Experiments are performed to detect reactive oxygen species in p62 + / + and p62 − / − mouse embryonic fibroblasts (MEFs) as measured by DCF fluorescence (FIG. 45). Cultures are treated with or without diethylmaleate (DEM, 50 mM) or butionine sulfoximine (BSO, 1 mM). Cells were harvested after 12 hours, incubated at 37 ° C. for 30 minutes in the presence of 10 mM oxidation-sensitive probe DCFH-DA, followed by flow cytometry. Comparable flow cytometry distributions of DCF fluorescence intensity are shown. The histogram represents the number of cells as a function of fluorescence intensity expressed as the number of channels. The results show that much larger amounts of ROS accumulated in p62-functional MEFs, even without any treatment.

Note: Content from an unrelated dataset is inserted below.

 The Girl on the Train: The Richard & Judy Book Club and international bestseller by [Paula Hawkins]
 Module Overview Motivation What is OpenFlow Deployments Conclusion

Total glutathione in MEF was measured. FIG. 46 depicts total glutathione concentrations in p62 + / + and p62 − / − mouse embryonic fibroblasts (MEFs). Cultures are treated with or without diethylmaleate (DEM, 50 mM) for 12 hours. The concentration of GSH in MEF (4 × 10 ⁵ cells in 5% metaphosphate) was determined by the colorimetric assay kit according to the manufacturer's instructions. Known amounts of GSH were used to generate standard curves. The results show that only about 60% of glutathione (GSH) is available in p62-functional MEFs compared to wild-type cells, and that DEM treatment further reduces cellular GSH levels in p62-functional MEFs.

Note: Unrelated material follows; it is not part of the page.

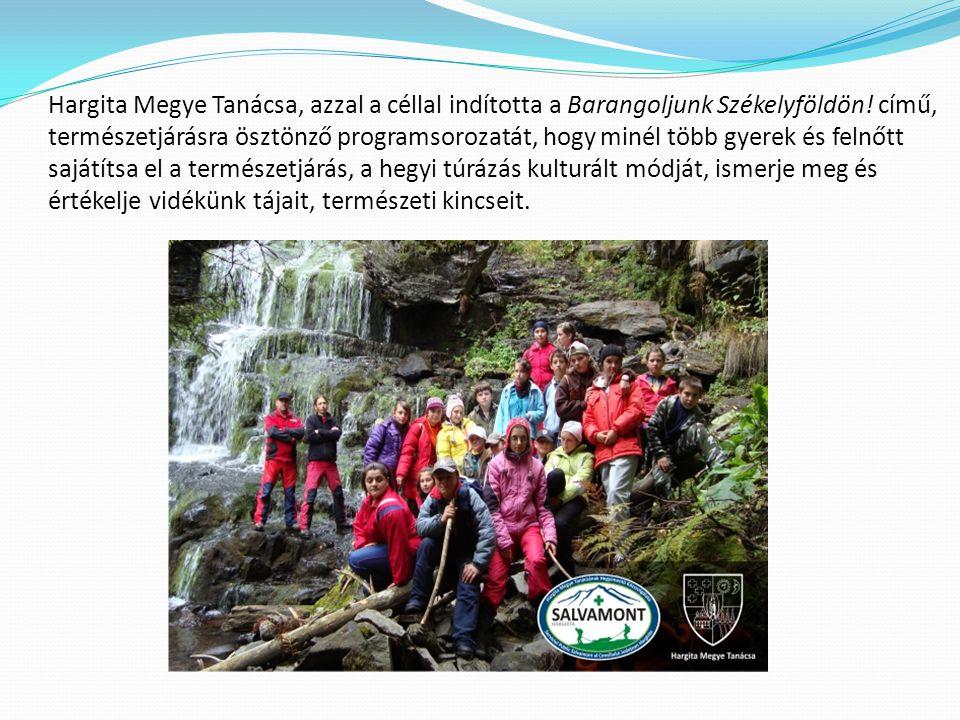 Hargita Megye Tanácsa, azzal a céllal indította a Barangoljunk Székelyföldön! című, természetjárásra ösztönző programsorozatát, hogy minél több gyerek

In addition, FIG. 47 depicts oxidized proteins in p62 + / + and p62 − / − mouse embryonic fibroblasts (MEFs). Cultures are treated with or without diethylmaleate (DEM) for 12 hours. Oxyblot was achieved using 5 mg of cytosolic protein extracts from p62-wt and p62-null. The extract is treated with 2,4-dinitrophenylhydrazine and then submitted to SDS-PAGE on a 10% (w / v) polyacrylamide gel and transferred onto a nitrocellulose filter. The blot is treated with anti-DNP antibody as described by the manufacturer. As a result of decreased GSH levels and increased ROS in these cells, higher amounts of oxidized protein accumulated in p62-functional MEFs.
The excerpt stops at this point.